* [Text excerpt]

Riding the Wave of Empowerment: Non-Profit Champions Body Positivity in Girls and Women Through Board Sports

Riding the Wave of Empowerment: Non-Profit Champions Body Positivity in Girls and Women Through Board Sports

By: Miles Anderson

Between a small town of Wolfville in the Annapolis Valley, and Halifax Nova Scotia, the Atlantic Coastline delivers no end of opportunities for water people, but accessibility poses an issue. In 2017, the founder of Girls on Boards Mia Lockhart, set out to help empower girls and women to love their bodies and have vulnerable conversations through board sports. Centred around stand-up paddle-boarding in its birth year, Girls on Boards has branched out to provide programs within skateboarding, surfing, and snowboarding for youth ages 8-18.

Co-Director of Girls on Boards Rosalind Beddoe joined the team in 2019 and began to take the direction of the registered non-profit in different strides. “We started to get a lot of interest from women across the province and internationally, aligning with what we were doing and providing accessible board sport opportunities with a focus on body confidence,” said Beddoe.

* [Supplied material]
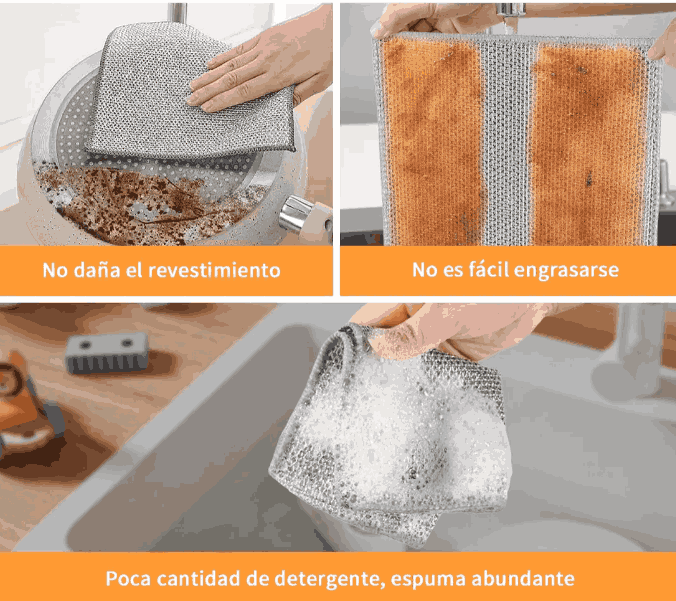 No daña el revestimiento

No es fácil engrasarse

Poca cantidad de detergente, espuma abundante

* [Work item] In the Girls on Boards article, what did Mia Lockhart set out to do when she founded the group in 2017? Answer in one to three sentences.

* [Reply to the task] She set out to help empower girls and women to love their bodies and to have vulnerable conversations through board sports.